_Supplied information:_
*** Begin section ***
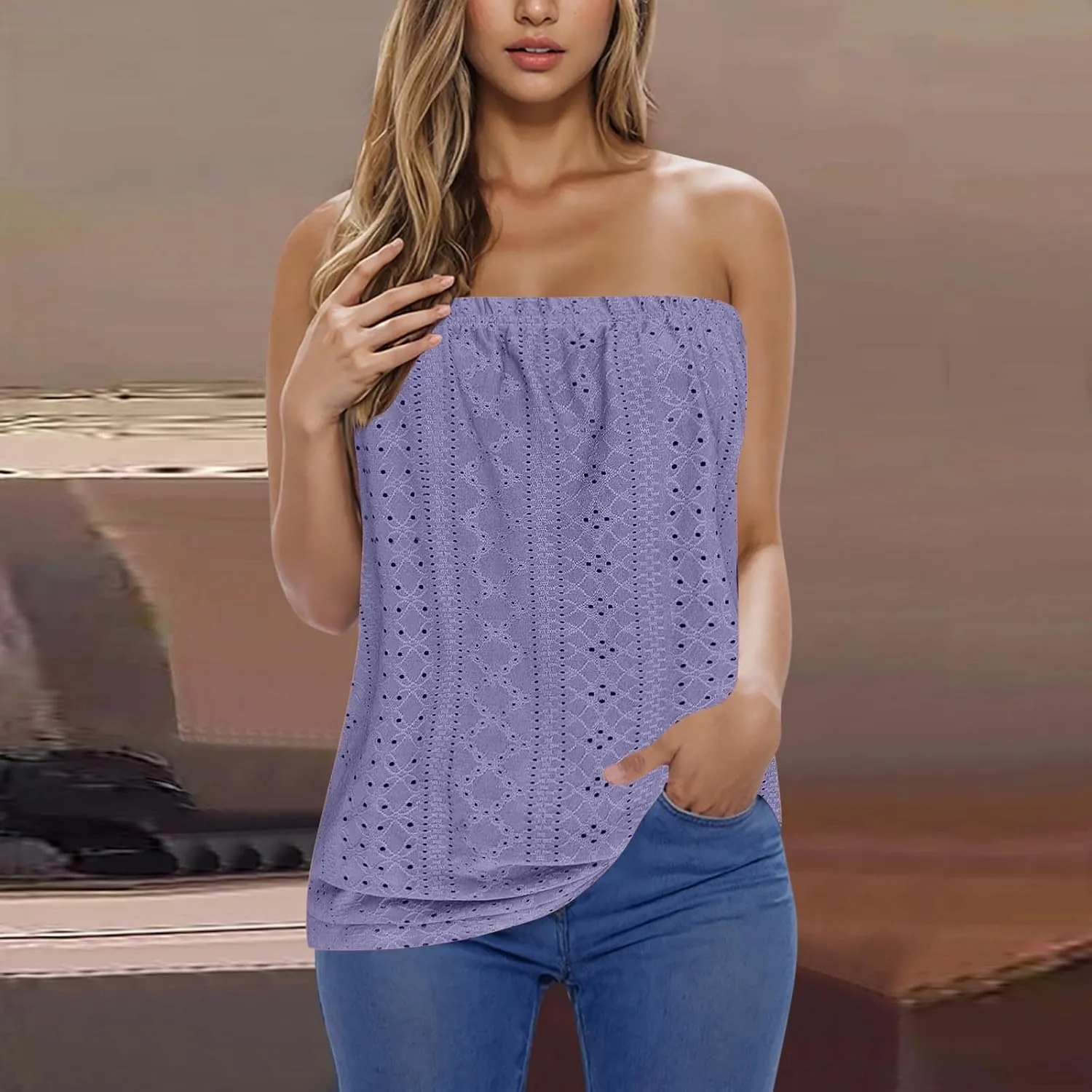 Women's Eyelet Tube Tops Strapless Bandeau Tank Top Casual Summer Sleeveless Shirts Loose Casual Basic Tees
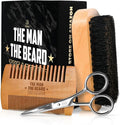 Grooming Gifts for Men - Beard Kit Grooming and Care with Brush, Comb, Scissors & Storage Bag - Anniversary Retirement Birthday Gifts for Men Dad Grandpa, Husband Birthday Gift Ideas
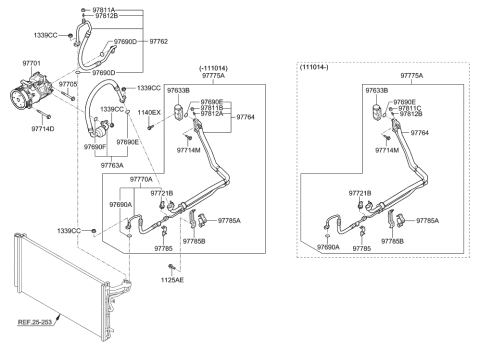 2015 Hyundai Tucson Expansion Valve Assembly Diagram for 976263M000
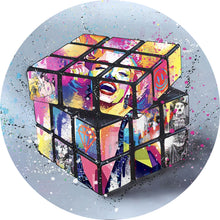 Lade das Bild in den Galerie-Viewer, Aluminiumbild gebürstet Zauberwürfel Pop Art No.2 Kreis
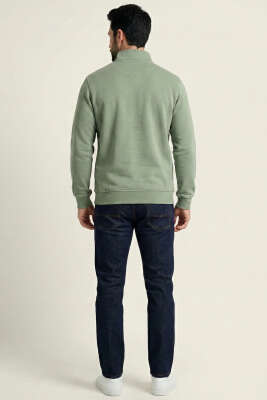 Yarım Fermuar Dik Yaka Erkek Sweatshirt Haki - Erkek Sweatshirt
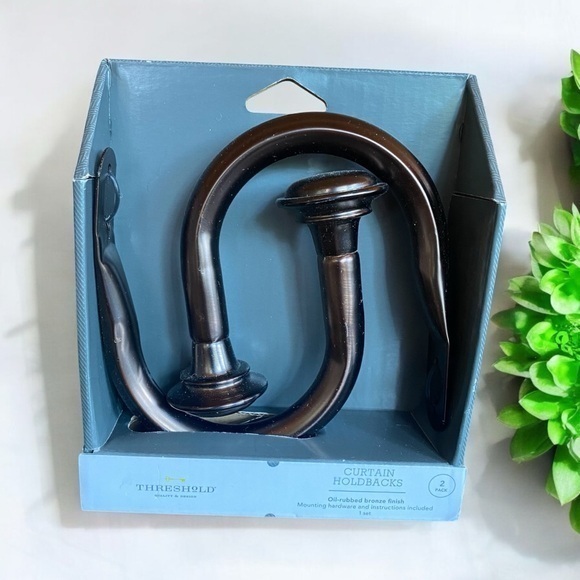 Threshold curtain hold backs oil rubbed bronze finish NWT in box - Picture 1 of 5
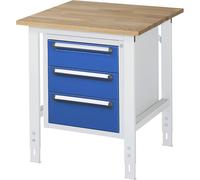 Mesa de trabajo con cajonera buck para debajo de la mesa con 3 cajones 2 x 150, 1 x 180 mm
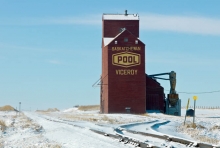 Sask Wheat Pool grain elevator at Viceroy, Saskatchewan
*** End section ***
*** Begin section ***
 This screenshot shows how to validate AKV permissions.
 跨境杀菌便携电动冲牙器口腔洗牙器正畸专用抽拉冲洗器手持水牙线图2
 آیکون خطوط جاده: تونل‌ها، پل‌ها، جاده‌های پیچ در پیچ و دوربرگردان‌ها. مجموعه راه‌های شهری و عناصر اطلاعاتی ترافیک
*** End section ***
_Work item:_ Gather every line of the listing that contains the string "عناصر", and copy each of those lines in full. Case matters when matching.

_Reply:_
 آیکون خطوط جاده: تونل‌ها، پل‌ها، جاده‌های پیچ در پیچ و دوربرگردان‌ها. مجموعه راه‌های شهری و عناصر اطلاعاتی ترافیک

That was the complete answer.